Letter to the editor: It’s hard to say final farewells to my old friend, Sprint
Growing pains
Farewell, Sprint, my childhood friend. I wasn’t present in your grade school years (the pin drop) as your playground was deploying fiber optic cable on right-of-way railroad paths winding throughout the United States — an expensive childhood toy with lifelong adult consequences. The depreciation alone drained your finances and profitability for many years.
No, I met you in your junior high years to watch you grow from a local phone provider to a nationwide fiber long-distance persona. I watched you risk being a small startup wireless segment called PCS and recall no one was sure you would amount to anything — especially the cool kids.

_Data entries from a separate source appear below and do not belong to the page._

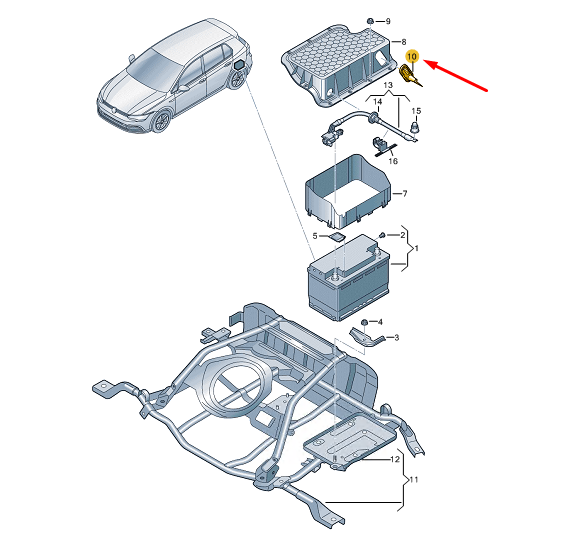 9
8
10
13
14
15
16
7
5
2
1
4
3
12
11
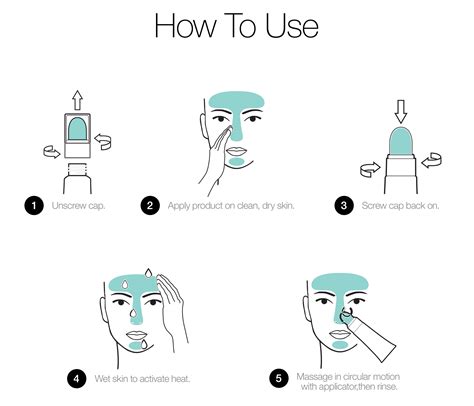 How To Use

1 Unscrew cap.

2 Apply product on clean, dry skin.

3 Screw cap back on.

4 Wet skin to activate heat.

5 Massage in circular motion with applicator,then rinse.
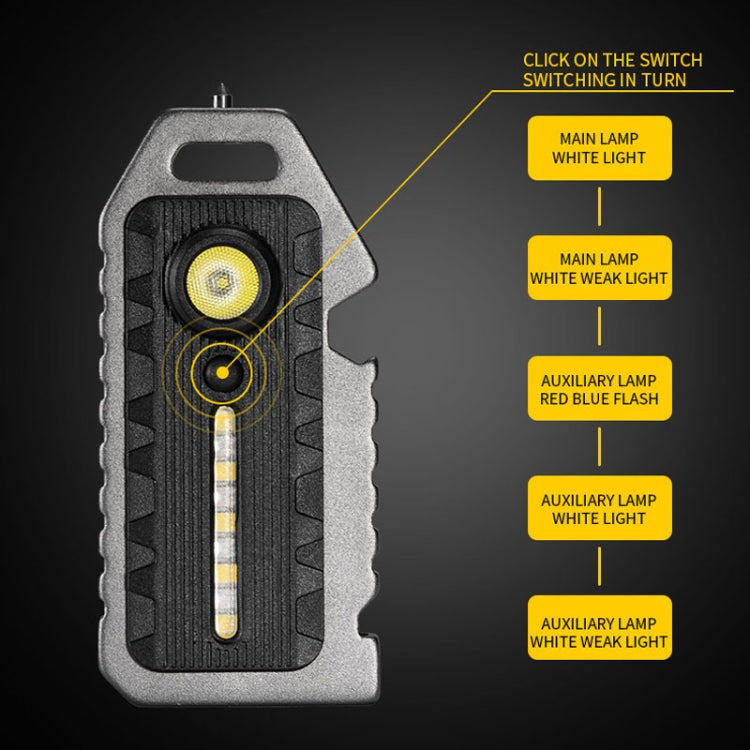 CLICK ON THE SWITCH SWITCHING IN TURN

MAIN LAMP WHITE LIGHT

MAIN LAMP WHITE WEAK LIGHT

AUXILIARY LAMP RED BLUE FLASH

AUXILIARY LAMP WHITE LIGHT

AUXILIARY LAMP WHITE WEAK LIGHT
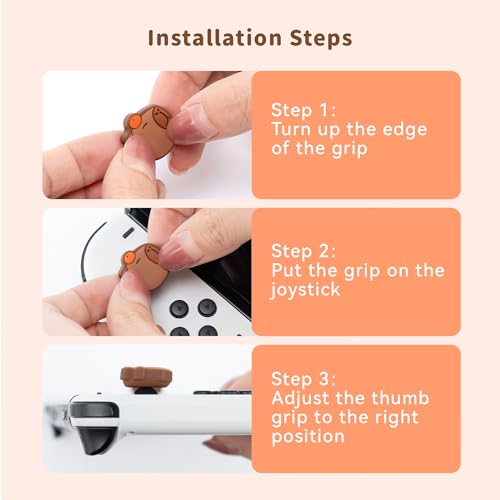 Installation Steps

Step 1:
Turn up the edge of the grip

Step 2:
Put the grip on the joystick

Step 3:
Adjust the thumb grip to the right position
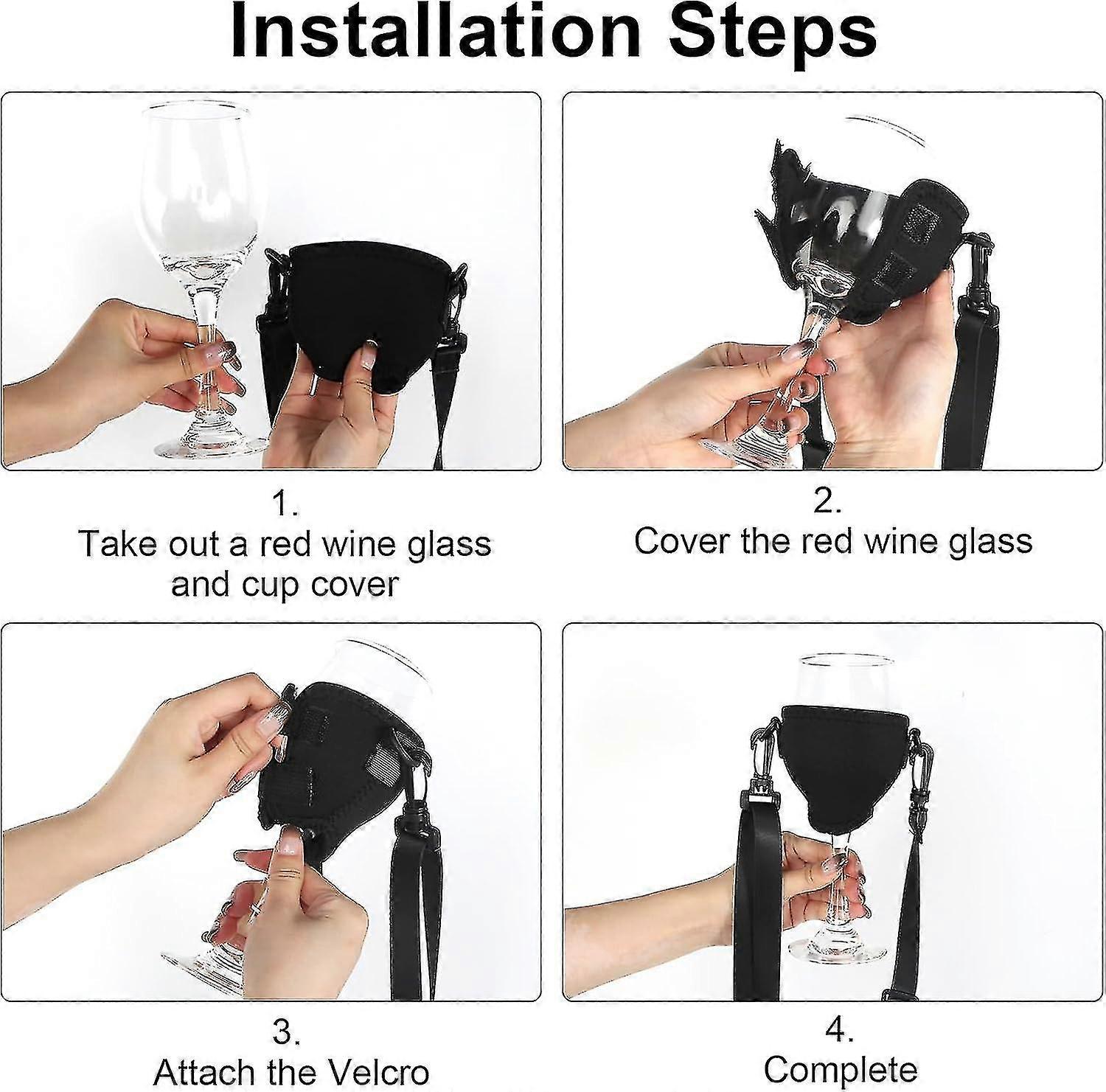 Installation Steps

1.
Take out a red wine glass and cup cover

2.
Cover the red wine glass

3.
Attach the Velcro

4.
Complete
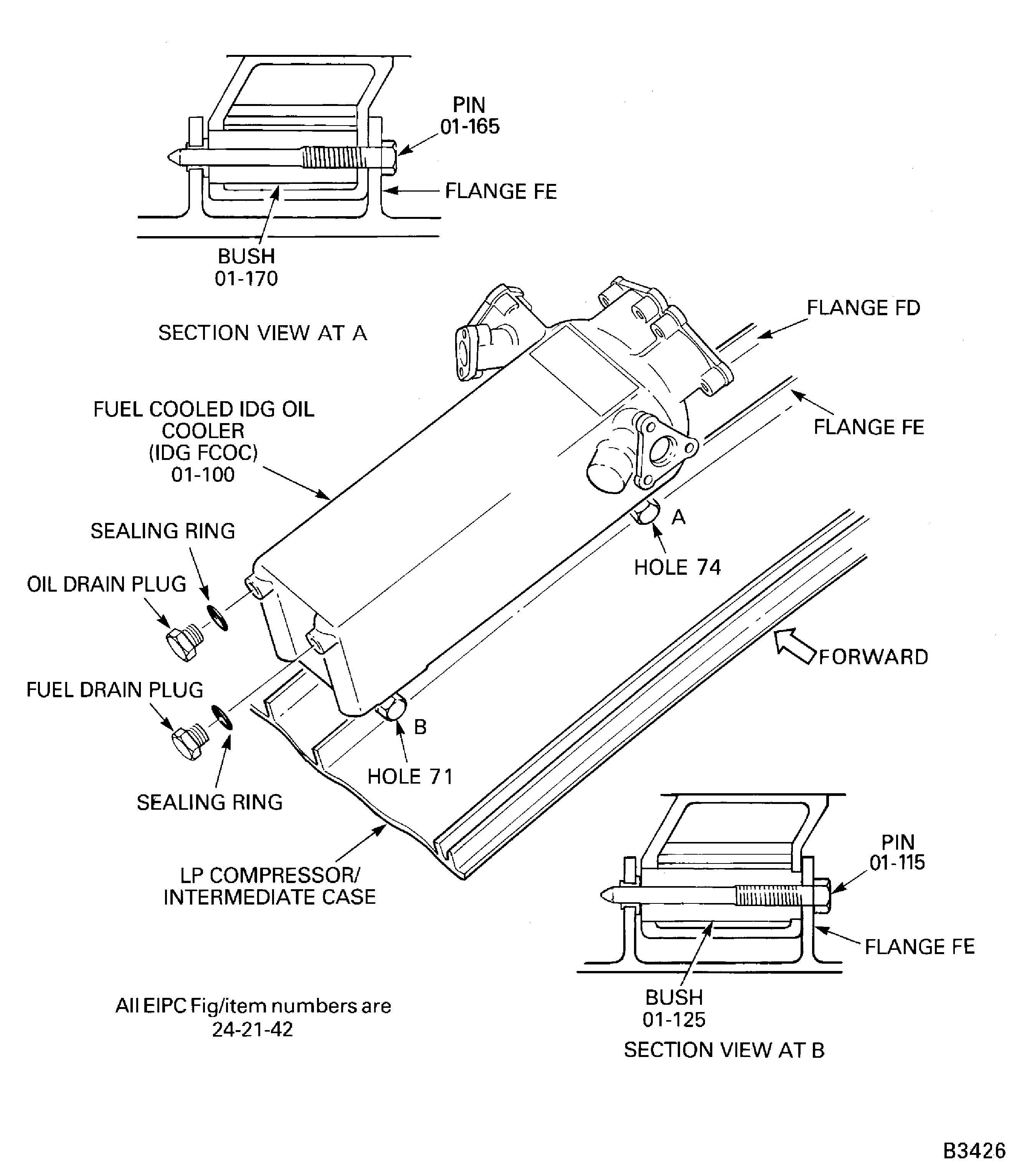 PIN
01-165

FLANGE FE

BUSH
01-170

SECTION VIEW AT A

FLANGE FD

FLANGE FE

FUEL COOLED IDG OIL COOLER (IDG FCOC) 01-100

SEALING RING

OIL DRAIN PLUG

A

HOLE 74

FORWARD

FUEL DRAIN PLUG

B

HOLE 71

SEALING RING

LP COMPRESSOR/ INTERMEDIATE CASE

PIN
01-115

FLANGE FE

BUSH
01-125

SECTION VIEW AT B

All EIPC Fig/item numbers are 24-21-42

B3426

And finally, proudly, I watched you graduate and become a wireless carrier despite experimenting with numerous recreational network platforms.
I admit I questioned your parenting (Bill Esrey, Gary Forsee, Dan Hesse) and I watched as you changed your name several times, perhaps trying to find your own identity and leave memories from home behind.
My fondest bookend childhood memories began with seeing you win the largest non-defense contract ever, a 10-year, $10 billion job split 60-40 between AT&T and Sprint, respectively. You became a major government contractor overnight. Also my first smartphone and unlimited plan. Amazing.
I was very sad to hear you passed away recently. Like many, I believe in the afterlife and assume you are in a better place. I will think of you often — mostly when I pay my wireless bill.